# Internal Combustion Engines¶

## Example 3.1 , Page 131¶

In [16]:
# Initialization of Variable
from math import pi
from math import atan
from numpy import *
re=6.0
k=1.4

#calculations
nt=1-1/re**(k-1)
ntt=nt*100  #efficiency

#results
print "Thermal efficiency in percent",round(ntt,3)

Thermal efficiency in percent 51.164


## Example 3.2,Page 132¶

In [1]:
# Initialization of Variable
from math import pi
from math import atan
from numpy import *
d=3.25 #in
stroke=4.0 #in
v=6.0 #cu in

#calculations
Dp=d**2 *pi*stroke/4
r=(Dp+v)/v #compression ratio

#results
print "Compression ratio ",round(r,3)

Compression ratio  6.531


## Example 3.3,Page 133¶

In [18]:
# Initialization of Variable
from math import pi
from math import atan
from numpy import *
per=20.0
Dp=100.0

#calculations
r=Dp/per +1

#results
print "Compression ratio ",round(r,3)

Compression ratio  6.0


## Example 3.4,Page 136¶

In [19]:
# Initialization of Variable
from math import pi
from math import atan
from numpy import *
r=16.0
rc=4.0
k=1.4

#calculations
etat=1-1/r**(k-1) *((rc**k -1)/(k*(rc-1)))
eta=etat*100; #efficiency

#results
print "Thermal efficiency in percent",round(eta,3)
print "The answer is a bit different due to rounding off error in the textbook"

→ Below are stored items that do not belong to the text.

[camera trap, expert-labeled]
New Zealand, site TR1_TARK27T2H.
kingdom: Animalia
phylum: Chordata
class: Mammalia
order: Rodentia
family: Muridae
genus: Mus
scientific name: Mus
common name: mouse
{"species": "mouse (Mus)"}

Thermal efficiency in percent 53.154
The answer is a bit different due to rounding off error in the textbook


## Example 3.5,Page 142¶

In [2]:
# Initialization of Variable
from math import pi
from math import atan
from numpy import *
F=200 #lb
area=1.65 #sq. in
length=3.5 #in

#calculations
ord=area/length
mep=ord*F

#results
print "MEP of an engine in psi",round(mep,3)

MEP of an engine in psi 94.286


## Example 3.6,Page 143¶

In [1]:
# Initialization of Variable
from math import pi
from math import atan
from numpy import *
Pi=90 #psi
L=5.0/12.0 #ft
r=5.0 #in
x=1.5 #ft
rpm=1500.0 #rpm

#calculations
A=pi*x*x
N=rpm*4/2
Ihp=Pi*L*A*N/33000.0

#results
print "IHP of cylinder ",round(Ihp,3)

IHP of cylinder  24.097


## Example 3.7,Page 144¶

In [22]:
# Initialization of Variable
from math import pi
from math import atan
from numpy import *
r=4.0 #ft
n=300.0 #rpm
F=60.0 #lb

#calculations
Bhp=2*pi*r*F*n/33000

#results
print "Bhp of the engine ",round(Bhp,3)

Bhp of the engine  13.709


## Example 3.8,Page 147¶

In [23]:
# Initialization of Variable
from math import pi
from math import atan
from numpy import *
C=1.0/4000.0
F=125.0 #lb
n=3500 #rpm

#calculations
Bhp=F*n*C

#results
print "Bhp of the engine ",round(Bhp,3)

Bhp of the engine  109.375


## Example 3.9,Page 151¶

In [24]:
# Initialization of Variable
from math import pi
from math import atan
from numpy import *
r=1.75 #ft
F1=72.0 #lb
F2=24.0 #lb
n=500.0 #rpm
m=1.8 #lb
mi=15.0 #min
Qh=20000.0 #Btu/lb

#calculations
Bhp=2*pi*r*F1*n/33000.0
Fhp=2*pi*r*F2*n/33000.0
Ihp=Bhp+Fhp
Fc=m*60/mi
Bsfc=Fc/Bhp
Isfc=Fc/Ihp
etam=Bhp/Ihp *100
etabt=Bhp*2545/(Fc*Qh)
etait=Ihp*2545/(Fc*Qh)

#results
print "Thermal efficiency in percent",round(etam,3)
print " Brake thermal effficiency in percent",round(etabt*100,3)
print " Indicated thermal effficiency in percent",round(etait*100,3)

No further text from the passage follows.